- Born: Alice Sampson 1879 Cambridge, Massachusetts, U.S.
- Died: unknown, after 1936
- Other names: Alice Monroe Presto, Alice Moore Presto
- Organization(s): Woman's Political and Civic Alliance (WPCA)
- Spouse: Walter Leo Presto

= Alice S. Presto =

American Black suffragist, politician

Alice Sampson Presto (1879–?) was a suffragist and the first African-American woman to run for office in the state of Washington.

== Early life ==
Martha Murphy and Franklin Sampson were the parents of Alice S. Presto, who was born in Cambridge, Massachusetts around 1879. Presto had three brothers, and two sisters. Presto moved to Seattle, Washington, in the 1890s, where she met her husband, Walter Leo Presto. He was an Afro-Cuban immigrant whose career included being a porter and a minister. Together they had three children, after losing two to childbirth. First Gladys Presto was born in 1898, then Dorothy Presto in 1902, and Martha Presto in 1904.

Presto is identified in some sources as Alice Monroe Presto and as Alice Moore Presto.

== Career ==
Presto spent many years as a stay-at-home mom, tending to her three children. During this time, Washington became the first state to grant Women's suffrage in 1910, before the Nineteenth Amendment had been ratified. Through this historical event, Presto became a prominent figure in the fight for civil and political rights.
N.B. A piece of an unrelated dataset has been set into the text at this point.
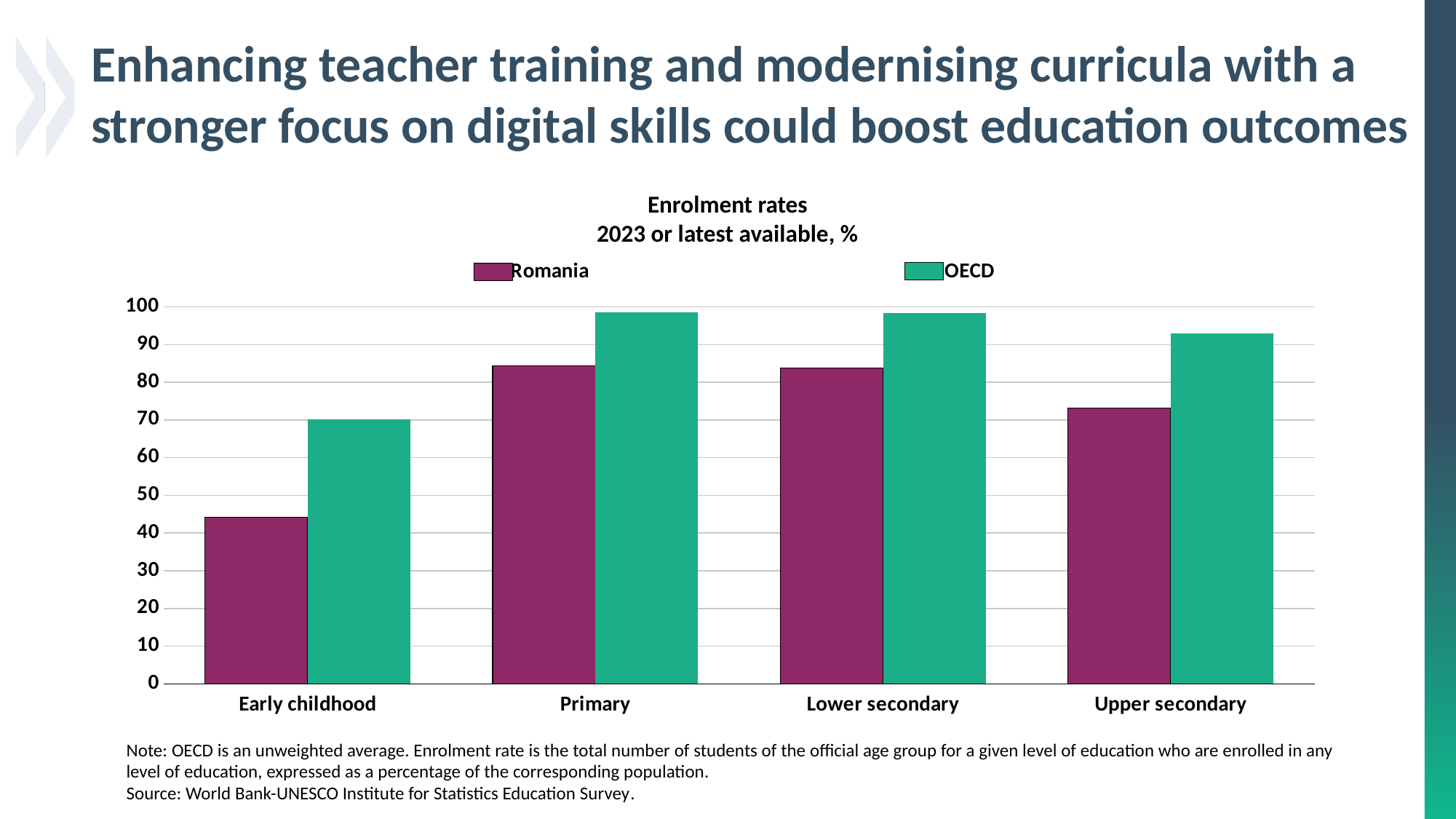
Is the OECD enrolment rate for Primary greater or less than 90? greater Is the OECD enrolment rate for Early childhood greater or less than 60? greater How many education levels are shown on the x axis? 4 What kind of chart is shown on the slide? bar chart How many series does the legend list? 2 Which education level has the lowest enrolment rate for Romania? Early childhood Is the Romania enrolment rate for Early childhood greater or less than 50? less For Romania, which is larger: the enrolment rate for Early childhood or for Upper secondary? Upper secondary For Early childhood, which is larger: the Romania or the OECD enrolment rate? OECD Which education level has the lowest enrolment rate for the OECD? Early childhood What is the title of the chart? Enrolment rates 2023 or latest available, %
Presto was one of the founding members of the NAACP branch in Seattle. For six years she served as a secretary on this branch. Presto was also responsible for founding the Woman's Political and Civic Alliance (WPCA) in 1916, and was the president of this organization. Presto was also responsible for founding the Washington State Federation of Colored Women's Club, where she served as the second vice president.

In 1918, Presto ran for state senate on the Republican ticket from the 37th legislative district. She was the first Black Woman to run for legislative office in the state of Washington. Her platform "supported equal pay for women, an increase in widow’s pension, an Industrial Insurance Act for workers, reforms to child labor laws, and free tuition for children of taxpayers attending state public institutions." She also advocated for the cost of living for widows, and that a tax payer's children should not have to pay for tuition in educational institutions. Presto's advocacy heavily influenced the Black women of the community. Unfortunately, Presto only received 460 votes compared to the winning candidate's 1205 votes and ultimately lost the election.

For the rest of her career, Presto stayed involved with the WPCA where she was a treasurer. She was also a treasurer in the King Country Republican League. She was also a member of the Seattle chapter of the Universal Negro Improvement Association.